Brasília - O governador cassado do Distrito Federal, José Roberto Arruda (sem partido), deixou por volta das 8h30 de ontem o Instituto de Cardiologia e retornou para a prisão, na Superintendência da Polícia Federal, em Brasília.
Após 35 dias preso, ele passou a noite em observação no hospital, onde realizou uma bateria de exames cardíacos que confirmou a suspeita de obstrução de 50% de uma artéria coronariana, que será tratada com medicamentos.
O médico particular de Arruda, Brasil Caiado, no entanto, afirmou que o estado de saúde do governador cassado pode ser agravado pelo estresse do ambiente. “A gente sabe que o estresse participa e ajuda no desenvolvimento da doença coronária. A gente sabe também que o ambiente que ele esta submetido é de estresse e ajudaria no desenvolvimento da doença coronária. Ele tem muito menos estresse em casa do que na Polícia Federal. Em casa, o estresse é menor mesmo como todas essas questões (dos processos)”, disse.
O médico forneceu um laudo aos advogados de Arruda, que ficaram por quatro horas no hospital acompanhando os exames. Anteontem, a defesa entrou com pedido de prisão domiciliar para o governador cassado até que o Superior Tribunal de Justiça (STJ) avalie a revogação da prisão. No pedido, os advogados alegam que a saúde do ex-democrata está abalada na prisão.
Arruda deve ser submetido a uma nova tomografia para avaliar o grau da doença coronária em 90 dias. Caiado recomendou ainda dieta e exercício físico. “Observando o músculo cardíaco, não observamos sofrimento do músculo. Por isso optamos pelo tratamento clínico que compõe medicamentos, dieta, exercício físico, combate ao estresse, entre outras coisas”, explicou.
A pedido do médico particular, Arruda passou por um cateterismo que identificou uma lesão de grau discreto em uma das artérias coronárias e depois por um ecocardiograma que descartou no momento a necessidade de uma angioplastia coronária.
A angioplastia é um procedimento invasivo que consiste na dilatação da artéria para fazer uma desobstrução. Essa foi a quarta vez que Arruda deixou a prisão para realizar exames. Nas últimas avaliações realizadas por Caiado, ele apresentava um quadro de depressão e problemas de pressão alta.

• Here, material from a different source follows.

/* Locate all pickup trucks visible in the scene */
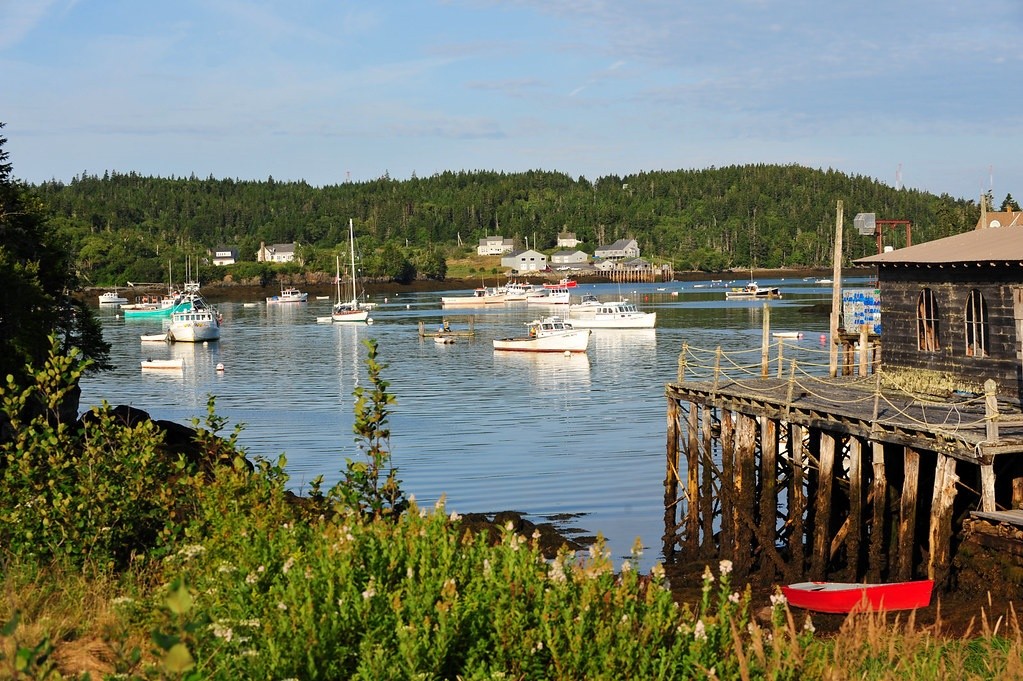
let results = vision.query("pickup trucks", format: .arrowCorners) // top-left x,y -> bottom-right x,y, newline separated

Inicialmente, Arruda apresentava inchaço e dores no tornozelo direito, que foi operado em novembro. Um ultrassom e uma radiografia descartaram a suspeita de trombose (formação de coágulo de sangue).
O pedido de prisão domiciliar ainda não tem data para ser analisado no STJ. Gurgel criticou o pedido de prisão domiciliar que, para ele, seria o mesmo que acatar o pedido de liberdade. Segundo o procurador, em liberdade, o governador cassado ainda tem condições de influenciar na produção das provas do esquema de arrecadação e pagamento de propina. “Eu descarto a prisão domiciliar. A prisão domiciliar seria inócua. Ela corresponderia à soltura porque ele teria as mesmas condições de tentar influir na produção das provas”, disse.

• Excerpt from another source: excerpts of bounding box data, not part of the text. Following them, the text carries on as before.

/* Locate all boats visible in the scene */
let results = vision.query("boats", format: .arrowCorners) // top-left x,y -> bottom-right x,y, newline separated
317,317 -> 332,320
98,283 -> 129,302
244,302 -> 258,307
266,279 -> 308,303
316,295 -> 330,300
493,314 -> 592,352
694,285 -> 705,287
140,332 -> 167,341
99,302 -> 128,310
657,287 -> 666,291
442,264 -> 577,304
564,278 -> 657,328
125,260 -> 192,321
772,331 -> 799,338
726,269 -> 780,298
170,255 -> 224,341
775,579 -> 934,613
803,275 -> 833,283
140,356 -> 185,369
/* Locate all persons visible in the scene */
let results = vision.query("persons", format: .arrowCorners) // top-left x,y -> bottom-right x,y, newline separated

Ontem, o procurador-geral da República, Roberto Gurgel, deveria encaminhar seu parecer sobre o pedido de revogação da prisão.
____________________
Ex-governador tomará 8 remédios
Brasília - Preso na Polícia Federal, o governador cassado do Distrito Federal, José Roberto Arruda (sem partido), receberá oito medicamentos para combater os problemas cardíacos, a diabetes e a depressão. Os remédios foram indicados anteontem pelo médico particular de Arruda, Brasil Caiado.

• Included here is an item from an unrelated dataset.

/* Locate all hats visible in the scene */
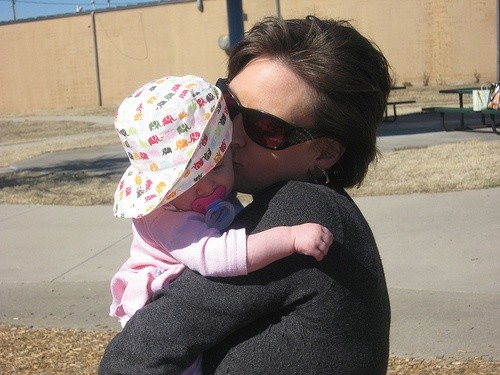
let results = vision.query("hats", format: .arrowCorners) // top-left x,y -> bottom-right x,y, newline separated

Por recomendação médica, o ex-democrata também deve passar por uma dieta pobre em gordura e realizar exercícios físicos. Atualmente, Arruda tem direito a 15 minutos de caminhada dentro do Complexo da Superintendência da Polícia Federal, em Brasília, onde está preso desde o dia 11 de fevereiro.
Os exames confirmaram que Arruda está com metade de uma das artérias do coração obstruída.
Segundo Caiado, na noite de anteontem, quando Arruda ficou em observação no Instituto de Cardiologia, ele reclamou de enjoos e não dormiu direito.